Just after 10 p.m. Israeli time Tuesday, Netanyahu declared victory with a message on his Facebook page.
“I wish to thank the millions of the citizens of Israel carried out their democratic right today. According to the exit polls it is clear that the citizens of Israel have decided that they want me to continue in the position of prime minister of Israel and that I form as wide a coalition government as possible. The early results are a big opportunity for many changes that will favor all of Israel’s citizens. The elections are behind us and many complex challenges lie ahead. Starting tonight I will start the efforts to form a government that will be as wide as possible,” Netanyahu wrote.
According to unofficial Israeli Channel 2 exit polls released Tuesday, the left wing bloc stands at 59 and the right wing bloc at 61. The Israeli Channels 10 and 1 showed 58 to 62 in the blocs. Arab parties, which are counted amongst the left wing bloc, garnered some 24 seats in the 120 member Knesset.

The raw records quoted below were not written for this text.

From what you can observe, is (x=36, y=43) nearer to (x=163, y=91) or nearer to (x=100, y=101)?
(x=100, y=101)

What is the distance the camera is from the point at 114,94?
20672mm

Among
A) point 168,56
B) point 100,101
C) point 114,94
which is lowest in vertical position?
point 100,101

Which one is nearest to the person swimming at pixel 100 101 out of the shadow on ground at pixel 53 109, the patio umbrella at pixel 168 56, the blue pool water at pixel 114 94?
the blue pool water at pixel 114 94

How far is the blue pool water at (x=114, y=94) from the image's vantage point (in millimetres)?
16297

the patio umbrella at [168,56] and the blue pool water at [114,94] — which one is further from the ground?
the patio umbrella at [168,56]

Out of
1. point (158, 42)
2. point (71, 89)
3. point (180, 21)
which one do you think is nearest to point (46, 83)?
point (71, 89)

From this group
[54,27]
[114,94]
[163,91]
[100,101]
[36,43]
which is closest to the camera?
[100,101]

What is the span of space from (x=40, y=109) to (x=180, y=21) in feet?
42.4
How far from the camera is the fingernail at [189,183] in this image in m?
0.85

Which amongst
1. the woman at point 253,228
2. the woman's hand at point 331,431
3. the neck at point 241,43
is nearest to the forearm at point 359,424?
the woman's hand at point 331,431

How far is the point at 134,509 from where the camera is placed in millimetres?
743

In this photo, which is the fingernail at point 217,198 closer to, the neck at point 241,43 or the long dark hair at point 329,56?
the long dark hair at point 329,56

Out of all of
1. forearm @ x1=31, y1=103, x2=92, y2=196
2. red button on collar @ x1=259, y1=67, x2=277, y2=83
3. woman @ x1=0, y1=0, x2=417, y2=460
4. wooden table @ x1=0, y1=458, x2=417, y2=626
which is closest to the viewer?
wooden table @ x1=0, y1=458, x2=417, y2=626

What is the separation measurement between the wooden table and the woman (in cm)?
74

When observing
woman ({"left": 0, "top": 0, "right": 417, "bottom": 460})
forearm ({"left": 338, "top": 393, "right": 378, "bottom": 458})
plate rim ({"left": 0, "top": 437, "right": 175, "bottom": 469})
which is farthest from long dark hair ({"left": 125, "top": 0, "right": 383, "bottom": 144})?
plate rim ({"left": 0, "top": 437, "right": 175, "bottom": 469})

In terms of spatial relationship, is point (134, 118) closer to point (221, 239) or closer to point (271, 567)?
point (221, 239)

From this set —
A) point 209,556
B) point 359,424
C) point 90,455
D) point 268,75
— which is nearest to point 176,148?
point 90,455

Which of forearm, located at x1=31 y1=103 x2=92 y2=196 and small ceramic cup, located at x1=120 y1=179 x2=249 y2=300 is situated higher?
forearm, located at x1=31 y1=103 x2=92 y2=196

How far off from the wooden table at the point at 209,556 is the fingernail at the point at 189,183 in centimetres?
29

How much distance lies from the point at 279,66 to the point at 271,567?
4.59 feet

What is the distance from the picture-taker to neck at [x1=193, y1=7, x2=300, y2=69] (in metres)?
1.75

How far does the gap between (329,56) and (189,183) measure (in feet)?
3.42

At 6 a.m. Wednesday Israeli time the Central Elections Committee released its final results after counting 3,616,947 votes. While the final results could change the overall picture by one or two seats, the joint Likud-Yisrael Beytenu list headed by Prime Minister Benjamin Netanyahu leads with 31 seats, followed by the surprise of these elections, the Yesh Atid party led by Yair Lapid, with 19 seats. Labor, led by Shelly Yachimovich, came in third with 15 seats — a number considered a great disappointment for the social democratic party. The ultra-Orthodox Shas party received 11, and Habayit Hayehudi, led by Naftali Bennett, garnered 11 too. The Ashkenazi haredi party United Torah Judaism received 7 seats, followed by Hatnuah, led by former Foreign Minister Tzipi Livni, with 6 seats. Left-wing Meretz, under Zahava Gal-On, doubled its electoral strength to win 6 seats. Arab-Israeli voter turnout was low, once again, with Ra’am-Ta’al leading the pack with 5 seats; Hadash received 4, and the National Democratic Assembly received 3. Kadima, which was the largest party in the 2009 elections with 28 seats, crashed to 2 seats, and may still not pass the electoral threshold once all the votes are tallied. Far-right Strong Israel did not pass the threshold.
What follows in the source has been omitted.